Jesus Christus und das Evangelium als Zentrum

Im September 1517 hat Martin Luther Thesen veröffentlicht, mit denen er eine Reform der damals üblichen Kirchenpraxis erreichen wollte. Im Tiroler Sonntag-Interview erzählt Superintendent Mag. Olivier Dantine von dessen Erbe für alle Christen.

Vor 500 Jahren veröffentlichte Martin Luther seine 95 Thesen. Was kann die Erinnerung an dieses geschichtsträchtige Ereignis für das ökumenische Gespräch positiv bewirken? 

Olivier Dantine: Ein Jahr wie 2017 kann heutzutage nicht anders als im Angesicht Ökumenischer Partner begangen werden und im gemeinsamen Blick auf das vor 500 Jahren Geschehene. Katholische Christen können dann wahrnehmen, was für eine Bedeutung die Wiederentdeckung zentraler Botschaften des Evangeliums für die gesamte Christenheit hat, und dass dies ein Grund zum Feiern ist.

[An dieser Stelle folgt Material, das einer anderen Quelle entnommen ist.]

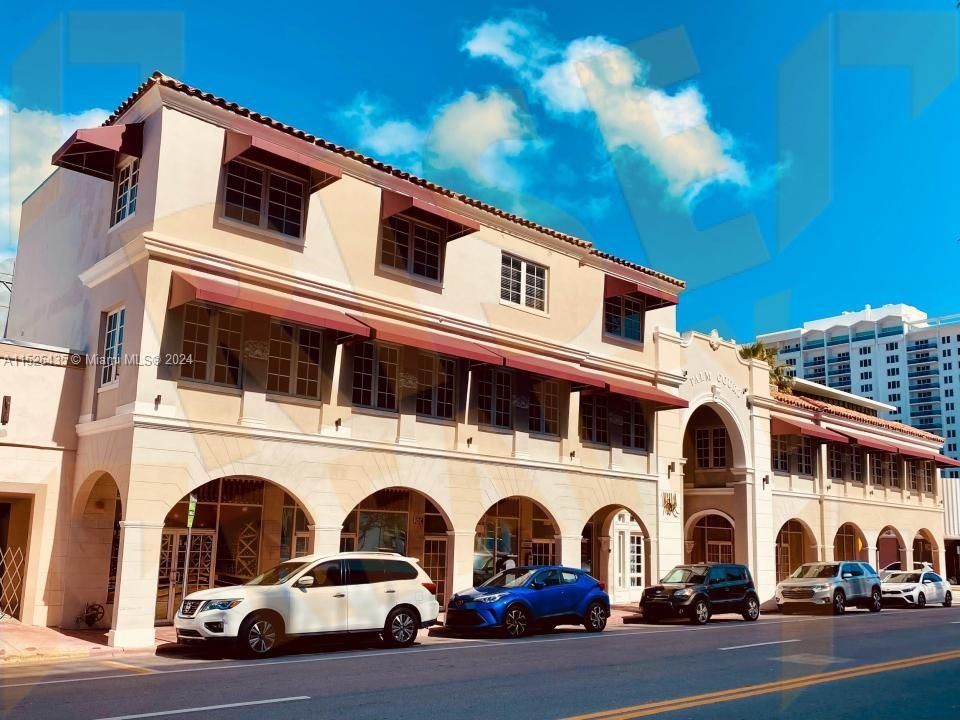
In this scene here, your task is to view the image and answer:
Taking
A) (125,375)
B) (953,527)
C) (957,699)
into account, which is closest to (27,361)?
(125,375)

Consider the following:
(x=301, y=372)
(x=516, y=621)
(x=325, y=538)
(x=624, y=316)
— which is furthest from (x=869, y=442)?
(x=301, y=372)

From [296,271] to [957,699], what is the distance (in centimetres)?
1451

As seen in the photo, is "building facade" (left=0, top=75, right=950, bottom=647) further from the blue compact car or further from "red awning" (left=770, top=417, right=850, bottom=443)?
"red awning" (left=770, top=417, right=850, bottom=443)

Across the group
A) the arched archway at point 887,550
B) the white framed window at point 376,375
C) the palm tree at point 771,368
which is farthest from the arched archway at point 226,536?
the arched archway at point 887,550

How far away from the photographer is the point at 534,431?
81.4 feet

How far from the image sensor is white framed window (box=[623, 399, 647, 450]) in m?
27.7

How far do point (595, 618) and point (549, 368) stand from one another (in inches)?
257

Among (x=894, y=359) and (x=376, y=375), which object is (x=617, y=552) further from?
(x=894, y=359)

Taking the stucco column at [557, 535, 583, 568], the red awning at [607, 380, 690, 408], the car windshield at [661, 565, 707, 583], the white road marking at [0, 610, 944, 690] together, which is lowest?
the white road marking at [0, 610, 944, 690]

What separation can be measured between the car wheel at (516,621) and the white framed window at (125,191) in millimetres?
11302

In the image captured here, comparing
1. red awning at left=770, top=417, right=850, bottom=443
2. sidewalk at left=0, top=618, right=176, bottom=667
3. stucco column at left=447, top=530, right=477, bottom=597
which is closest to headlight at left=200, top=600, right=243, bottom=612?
sidewalk at left=0, top=618, right=176, bottom=667

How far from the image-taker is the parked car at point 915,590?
32938mm

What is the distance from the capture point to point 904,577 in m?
33.7

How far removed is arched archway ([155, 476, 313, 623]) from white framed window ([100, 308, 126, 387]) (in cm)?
292
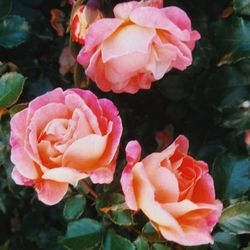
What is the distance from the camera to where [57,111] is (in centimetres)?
64

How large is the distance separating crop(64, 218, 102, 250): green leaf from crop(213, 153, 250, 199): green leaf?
0.56 ft

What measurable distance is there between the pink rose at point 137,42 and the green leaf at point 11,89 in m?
0.10

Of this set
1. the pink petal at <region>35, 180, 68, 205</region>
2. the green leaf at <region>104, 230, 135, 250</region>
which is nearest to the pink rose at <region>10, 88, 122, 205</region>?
the pink petal at <region>35, 180, 68, 205</region>

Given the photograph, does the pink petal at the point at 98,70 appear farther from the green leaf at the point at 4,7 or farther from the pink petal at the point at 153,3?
the green leaf at the point at 4,7

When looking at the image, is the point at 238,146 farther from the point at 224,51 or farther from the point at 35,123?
the point at 35,123

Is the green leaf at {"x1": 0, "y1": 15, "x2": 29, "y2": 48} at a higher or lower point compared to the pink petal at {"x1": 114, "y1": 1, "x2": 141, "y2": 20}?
lower

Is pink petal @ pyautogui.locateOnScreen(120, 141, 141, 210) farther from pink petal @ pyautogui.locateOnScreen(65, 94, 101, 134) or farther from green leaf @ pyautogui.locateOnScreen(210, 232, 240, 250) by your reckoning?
green leaf @ pyautogui.locateOnScreen(210, 232, 240, 250)

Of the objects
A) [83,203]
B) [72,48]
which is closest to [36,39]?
[72,48]

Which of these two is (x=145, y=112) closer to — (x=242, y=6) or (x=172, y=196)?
(x=242, y=6)

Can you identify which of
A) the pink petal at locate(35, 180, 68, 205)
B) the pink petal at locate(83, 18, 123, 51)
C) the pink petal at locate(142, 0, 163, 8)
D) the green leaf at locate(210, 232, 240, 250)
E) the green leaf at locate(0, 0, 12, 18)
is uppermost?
the pink petal at locate(142, 0, 163, 8)

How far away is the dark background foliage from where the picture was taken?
2.35 feet

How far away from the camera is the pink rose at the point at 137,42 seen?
631 millimetres

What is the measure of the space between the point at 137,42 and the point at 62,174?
0.17 metres

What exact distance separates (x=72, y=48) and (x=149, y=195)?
26 cm
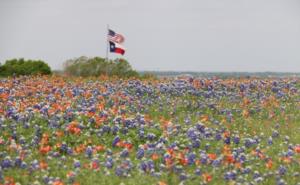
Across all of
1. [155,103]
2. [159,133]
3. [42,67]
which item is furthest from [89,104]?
[42,67]

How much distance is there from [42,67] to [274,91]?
24906 millimetres

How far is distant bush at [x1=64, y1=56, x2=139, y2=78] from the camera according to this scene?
41812mm

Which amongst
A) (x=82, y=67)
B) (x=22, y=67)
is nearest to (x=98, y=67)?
(x=82, y=67)

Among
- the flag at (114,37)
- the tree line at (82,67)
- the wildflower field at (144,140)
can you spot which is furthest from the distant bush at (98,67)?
the wildflower field at (144,140)

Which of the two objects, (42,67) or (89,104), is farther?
(42,67)

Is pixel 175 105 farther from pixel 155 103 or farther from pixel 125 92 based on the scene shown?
pixel 125 92

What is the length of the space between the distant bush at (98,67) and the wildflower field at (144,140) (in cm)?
2359

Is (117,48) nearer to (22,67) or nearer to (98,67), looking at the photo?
(98,67)

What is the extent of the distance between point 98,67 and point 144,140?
106 ft

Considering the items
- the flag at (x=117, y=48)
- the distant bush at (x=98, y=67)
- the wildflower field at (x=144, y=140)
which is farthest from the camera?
the distant bush at (x=98, y=67)

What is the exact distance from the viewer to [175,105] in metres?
→ 16.3

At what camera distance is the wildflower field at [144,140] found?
8906 millimetres

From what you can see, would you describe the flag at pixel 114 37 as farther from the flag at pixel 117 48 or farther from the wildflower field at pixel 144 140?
the wildflower field at pixel 144 140

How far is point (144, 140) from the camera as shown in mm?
11492
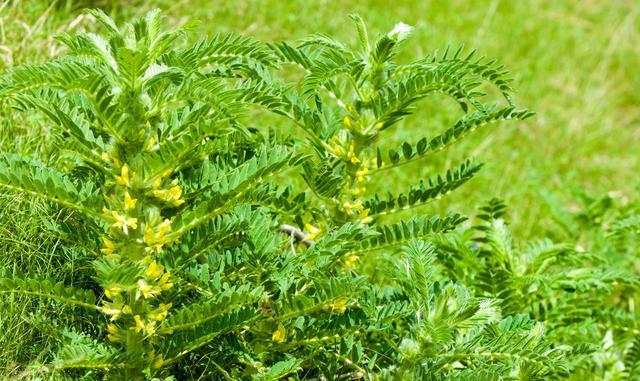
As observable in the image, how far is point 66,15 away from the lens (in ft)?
12.8

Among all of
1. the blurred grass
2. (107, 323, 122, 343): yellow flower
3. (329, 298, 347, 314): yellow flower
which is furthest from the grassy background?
(329, 298, 347, 314): yellow flower

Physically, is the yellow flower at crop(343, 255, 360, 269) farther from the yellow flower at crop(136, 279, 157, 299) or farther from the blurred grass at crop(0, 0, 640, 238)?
the blurred grass at crop(0, 0, 640, 238)

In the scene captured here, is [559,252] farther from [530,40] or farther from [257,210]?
[530,40]

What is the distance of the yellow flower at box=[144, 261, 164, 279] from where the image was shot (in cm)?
199

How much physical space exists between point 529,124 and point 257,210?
342cm

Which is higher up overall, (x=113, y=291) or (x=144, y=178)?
(x=144, y=178)

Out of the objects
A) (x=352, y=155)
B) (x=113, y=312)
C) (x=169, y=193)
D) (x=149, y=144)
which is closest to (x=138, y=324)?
(x=113, y=312)

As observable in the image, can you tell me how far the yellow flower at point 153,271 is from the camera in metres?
1.99

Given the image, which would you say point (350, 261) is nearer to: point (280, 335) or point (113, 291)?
point (280, 335)

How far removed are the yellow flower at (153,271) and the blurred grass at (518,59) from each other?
1234 mm

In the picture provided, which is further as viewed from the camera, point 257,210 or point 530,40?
point 530,40

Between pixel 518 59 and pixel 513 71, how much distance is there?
0.75 feet

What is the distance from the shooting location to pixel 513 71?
5602mm

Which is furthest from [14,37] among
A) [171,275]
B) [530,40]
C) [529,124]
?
[530,40]
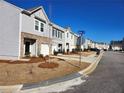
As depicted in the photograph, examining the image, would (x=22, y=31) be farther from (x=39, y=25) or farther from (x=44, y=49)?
(x=44, y=49)

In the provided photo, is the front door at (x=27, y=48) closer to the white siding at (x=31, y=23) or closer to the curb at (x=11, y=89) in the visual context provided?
the white siding at (x=31, y=23)

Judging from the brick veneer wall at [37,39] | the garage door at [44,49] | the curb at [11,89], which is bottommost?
the curb at [11,89]

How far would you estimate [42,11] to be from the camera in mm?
28375

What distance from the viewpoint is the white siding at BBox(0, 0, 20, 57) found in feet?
67.8

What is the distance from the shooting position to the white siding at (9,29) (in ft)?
67.8

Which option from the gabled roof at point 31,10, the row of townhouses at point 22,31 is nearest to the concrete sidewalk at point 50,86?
the row of townhouses at point 22,31

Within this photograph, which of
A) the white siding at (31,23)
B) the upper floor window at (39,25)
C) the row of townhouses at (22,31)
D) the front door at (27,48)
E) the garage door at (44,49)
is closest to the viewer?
the row of townhouses at (22,31)

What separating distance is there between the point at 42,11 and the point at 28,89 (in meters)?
19.7

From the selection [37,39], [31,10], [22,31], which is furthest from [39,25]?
[22,31]

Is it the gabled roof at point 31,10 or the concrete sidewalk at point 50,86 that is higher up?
the gabled roof at point 31,10

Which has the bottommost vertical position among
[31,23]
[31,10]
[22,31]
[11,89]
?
[11,89]

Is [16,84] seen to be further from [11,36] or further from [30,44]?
[30,44]

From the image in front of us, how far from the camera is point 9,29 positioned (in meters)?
21.5

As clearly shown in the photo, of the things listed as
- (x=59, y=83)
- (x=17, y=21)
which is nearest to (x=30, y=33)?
(x=17, y=21)
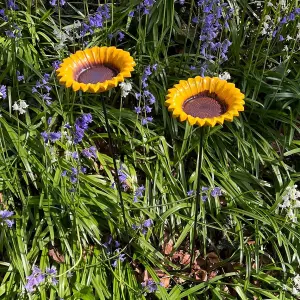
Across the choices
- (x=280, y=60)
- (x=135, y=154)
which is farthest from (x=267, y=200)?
(x=280, y=60)

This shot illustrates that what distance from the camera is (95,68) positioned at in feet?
8.79

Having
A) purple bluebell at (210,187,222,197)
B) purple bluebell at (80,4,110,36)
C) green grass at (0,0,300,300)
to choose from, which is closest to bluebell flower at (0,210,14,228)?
green grass at (0,0,300,300)

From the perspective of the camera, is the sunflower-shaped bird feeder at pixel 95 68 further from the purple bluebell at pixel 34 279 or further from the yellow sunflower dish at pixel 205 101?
the purple bluebell at pixel 34 279

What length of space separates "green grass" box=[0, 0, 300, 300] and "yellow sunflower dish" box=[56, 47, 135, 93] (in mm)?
759

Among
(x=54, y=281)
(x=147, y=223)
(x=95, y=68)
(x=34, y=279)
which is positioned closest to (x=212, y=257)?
(x=147, y=223)

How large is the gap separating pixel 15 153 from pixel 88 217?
27.1 inches

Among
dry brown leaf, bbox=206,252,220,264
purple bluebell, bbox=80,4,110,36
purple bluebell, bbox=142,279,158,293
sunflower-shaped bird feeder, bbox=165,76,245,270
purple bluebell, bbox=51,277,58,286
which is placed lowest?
dry brown leaf, bbox=206,252,220,264

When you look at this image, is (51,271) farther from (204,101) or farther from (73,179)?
(204,101)

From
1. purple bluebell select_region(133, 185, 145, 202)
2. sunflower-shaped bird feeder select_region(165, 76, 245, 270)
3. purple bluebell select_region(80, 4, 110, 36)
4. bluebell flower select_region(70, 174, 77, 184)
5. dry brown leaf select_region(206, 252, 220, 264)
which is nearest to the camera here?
sunflower-shaped bird feeder select_region(165, 76, 245, 270)

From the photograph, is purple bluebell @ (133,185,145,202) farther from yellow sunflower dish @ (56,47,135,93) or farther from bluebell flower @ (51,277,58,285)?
yellow sunflower dish @ (56,47,135,93)

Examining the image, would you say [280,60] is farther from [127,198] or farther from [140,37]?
[127,198]

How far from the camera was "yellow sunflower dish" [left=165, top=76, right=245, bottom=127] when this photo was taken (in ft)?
7.66

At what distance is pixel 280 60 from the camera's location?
4.45 m

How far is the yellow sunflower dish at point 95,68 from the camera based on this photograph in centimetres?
240
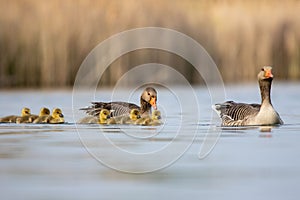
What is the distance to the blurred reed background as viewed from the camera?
59.6ft

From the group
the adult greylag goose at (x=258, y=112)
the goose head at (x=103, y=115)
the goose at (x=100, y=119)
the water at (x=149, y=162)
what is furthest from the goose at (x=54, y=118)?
the adult greylag goose at (x=258, y=112)

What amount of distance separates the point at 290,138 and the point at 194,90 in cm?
1018

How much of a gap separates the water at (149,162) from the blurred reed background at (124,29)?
5270 millimetres

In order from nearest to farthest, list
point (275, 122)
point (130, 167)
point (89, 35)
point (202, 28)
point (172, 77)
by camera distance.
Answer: point (130, 167) < point (275, 122) < point (89, 35) < point (202, 28) < point (172, 77)

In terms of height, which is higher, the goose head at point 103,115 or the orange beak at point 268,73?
the orange beak at point 268,73

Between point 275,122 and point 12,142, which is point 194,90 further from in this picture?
point 12,142

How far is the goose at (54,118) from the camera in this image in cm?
1189

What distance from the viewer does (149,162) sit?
788 centimetres

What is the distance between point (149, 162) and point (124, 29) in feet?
36.2

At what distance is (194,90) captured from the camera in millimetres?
19922

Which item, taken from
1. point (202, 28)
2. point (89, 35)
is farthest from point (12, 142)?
point (202, 28)

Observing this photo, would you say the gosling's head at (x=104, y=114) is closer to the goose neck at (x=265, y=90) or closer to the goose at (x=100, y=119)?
the goose at (x=100, y=119)

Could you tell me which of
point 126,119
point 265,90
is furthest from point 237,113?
point 126,119

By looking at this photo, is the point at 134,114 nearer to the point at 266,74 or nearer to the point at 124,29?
the point at 266,74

Evangelische Christen können wahrnehmen, dass durch die aus der Reformation folgende Spaltung die Katholizität der Kirche in Frage gestellt wird, und dass dies für katholische Christen schmerzlich ist. Für das ökumenische Gespräch wäre die Erkenntnis fruchtbar, dass die Reformatoren den Kern des Evangeliums als einen Schatz gehoben haben, aber dass die Spaltung der Christenheit darauf hinweist, dass die Reformation noch nicht vollendet ist.

Martin Luther hat in seinem Leben stark um eine persönliche Beziehung zu Gott gerungen. Welche Botschaft hält Luther für Christen heute bereit?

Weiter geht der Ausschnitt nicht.